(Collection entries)

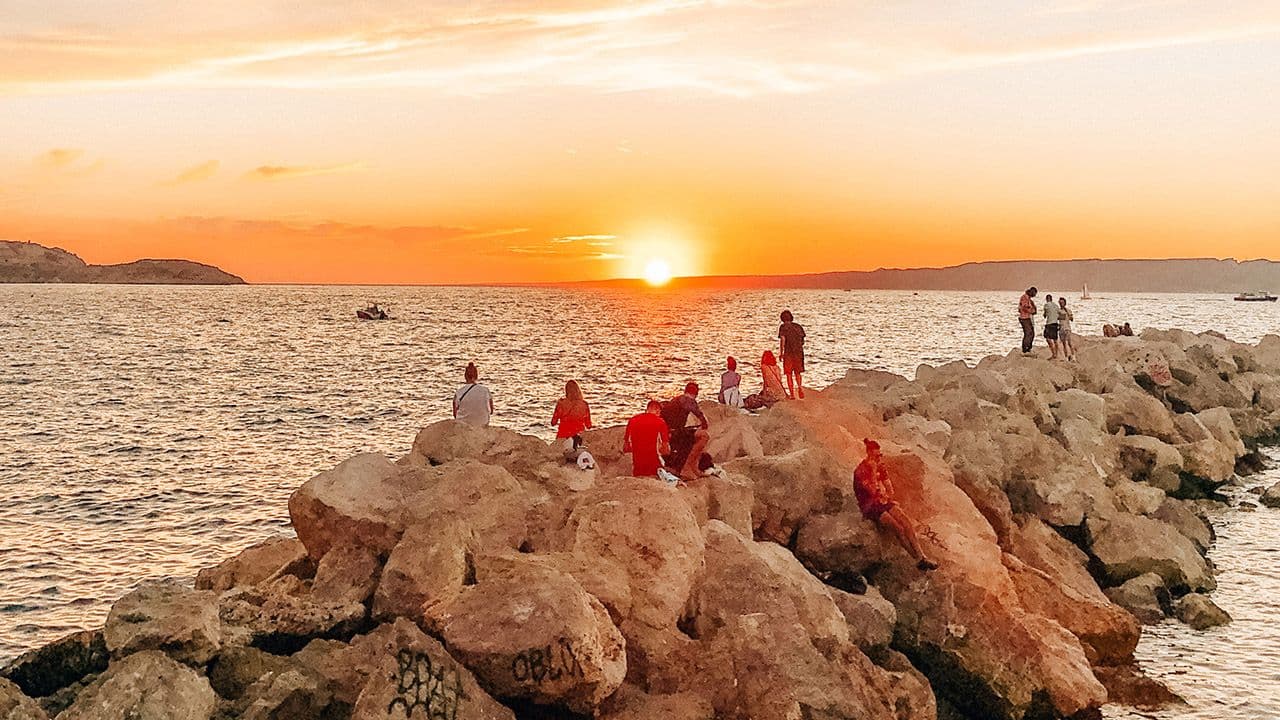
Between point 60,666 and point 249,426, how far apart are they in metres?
29.0

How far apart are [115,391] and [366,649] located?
4526cm

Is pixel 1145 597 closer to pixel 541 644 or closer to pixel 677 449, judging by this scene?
pixel 677 449

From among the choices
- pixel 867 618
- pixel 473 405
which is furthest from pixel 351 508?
pixel 867 618

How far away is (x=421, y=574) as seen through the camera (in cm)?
1212

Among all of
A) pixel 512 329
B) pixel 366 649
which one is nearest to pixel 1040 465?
pixel 366 649

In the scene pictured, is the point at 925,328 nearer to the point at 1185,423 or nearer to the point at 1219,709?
the point at 1185,423

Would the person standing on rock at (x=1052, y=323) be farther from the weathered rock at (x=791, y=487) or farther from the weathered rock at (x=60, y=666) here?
the weathered rock at (x=60, y=666)

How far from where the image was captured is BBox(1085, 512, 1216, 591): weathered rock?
18.7 metres

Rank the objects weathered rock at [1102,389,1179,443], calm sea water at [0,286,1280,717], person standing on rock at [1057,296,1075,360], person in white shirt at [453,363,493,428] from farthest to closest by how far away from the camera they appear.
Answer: person standing on rock at [1057,296,1075,360] < weathered rock at [1102,389,1179,443] < person in white shirt at [453,363,493,428] < calm sea water at [0,286,1280,717]

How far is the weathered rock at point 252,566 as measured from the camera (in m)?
15.5

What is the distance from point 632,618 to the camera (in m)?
12.2

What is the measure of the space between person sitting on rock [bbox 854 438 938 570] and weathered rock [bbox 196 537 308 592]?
8.41 meters

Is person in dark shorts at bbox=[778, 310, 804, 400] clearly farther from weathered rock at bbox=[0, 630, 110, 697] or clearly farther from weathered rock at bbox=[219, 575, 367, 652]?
weathered rock at bbox=[0, 630, 110, 697]

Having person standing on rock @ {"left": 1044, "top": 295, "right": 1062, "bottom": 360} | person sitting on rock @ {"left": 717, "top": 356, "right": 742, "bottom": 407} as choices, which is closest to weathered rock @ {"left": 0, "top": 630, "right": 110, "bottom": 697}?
person sitting on rock @ {"left": 717, "top": 356, "right": 742, "bottom": 407}
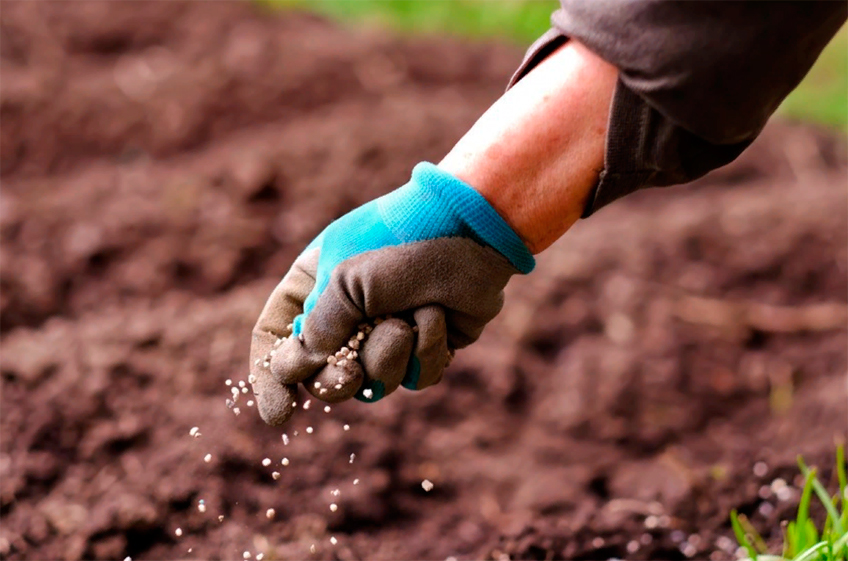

**SHORT PROBLEM:** Copy out the entries from the line that contains "Having person standing" through the end of the entries, including both ends. Leave the pictures out of your copy.

**THE OUTPUT:**
Having person standing on rock @ {"left": 1044, "top": 295, "right": 1062, "bottom": 360} | person sitting on rock @ {"left": 717, "top": 356, "right": 742, "bottom": 407} as choices, which is closest to weathered rock @ {"left": 0, "top": 630, "right": 110, "bottom": 697}?
person sitting on rock @ {"left": 717, "top": 356, "right": 742, "bottom": 407}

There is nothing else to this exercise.